Dividends and Signs suggest foreign investors are warming up to Chinese equities again

When COVID happened, China adopted a policy of shutdown of the area in which cases were discovered. The shutdown affected normal life including the economic engine of the Chinese economy. China’s President has been losing the reigns of the shutdown and allowing people to move freely again. The freedom was opened up the economy and this has been translated on to the stock market.

In an article from Reuters, foreign investors are slowly coming back into the Chinese stock markets. MSCI China has gained 50% since November while the Hong Kong’s Hang Seng Index is up 47% against roughly 6% for the world’s stock exchange.

Analysts attribute most of the gains to short-covering and fast money, leaving the slower institutional money to drive the rally further.

Ken Peng, head of Asia’s investment strategy at Citi Global Wealth expects greater inflows into the Chinese markets and is bullish on Chinese equities.

============================================================

§ **EXERCISE TASKS**:
- a) List each percentage figure in the article about foreign investors returning to Chinese stocks, along with what it measures.
- b) Write the next few sentences of the article about foreign investors returning to Chinese stocks, picking up after its final sentence.

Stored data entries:
============================================================

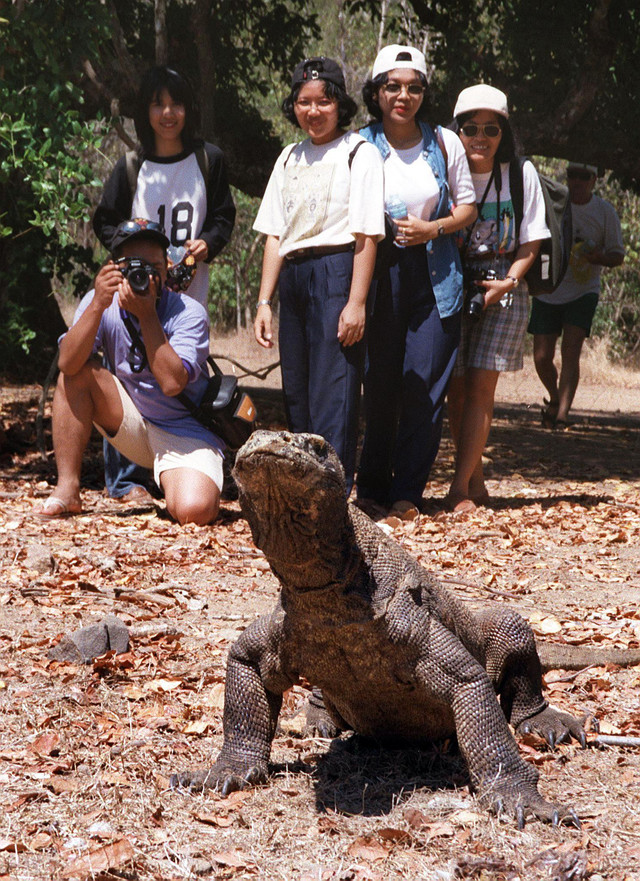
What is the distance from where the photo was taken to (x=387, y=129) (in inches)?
250

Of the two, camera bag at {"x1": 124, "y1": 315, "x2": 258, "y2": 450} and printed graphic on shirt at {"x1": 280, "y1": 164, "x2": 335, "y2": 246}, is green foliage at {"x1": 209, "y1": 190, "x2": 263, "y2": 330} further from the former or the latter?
printed graphic on shirt at {"x1": 280, "y1": 164, "x2": 335, "y2": 246}

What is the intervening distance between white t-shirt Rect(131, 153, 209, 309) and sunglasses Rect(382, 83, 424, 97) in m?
1.28

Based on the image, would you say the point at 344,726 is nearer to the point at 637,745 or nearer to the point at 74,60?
the point at 637,745

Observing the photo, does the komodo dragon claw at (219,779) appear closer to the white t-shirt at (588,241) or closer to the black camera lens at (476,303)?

============================================================

§ **RESPONSES IN ORDER**:
- a)
- 50%: the gain in MSCI China since November
- 47%: the rise in Hong Kong's Hang Seng Index
- Roughly 6%: the rise in the world's stock exchange

- b)
JP Morgan Asset Management is in the process of raising allocations to Chinese equities for its institutional clients.

Linking to dividend paying stocks, as a dividend buyer you will miss some big rallies because the emphasis on buying is the long-term payments and capital appreciation. There are speculators which help ensure liquidity in the market and they have up years and down years, because there is no consistency with speculation. The idea is then do your homework and have patience the reason you bought comes forthwith. In this fashion you try to avoid the number one rule, try not to lose money.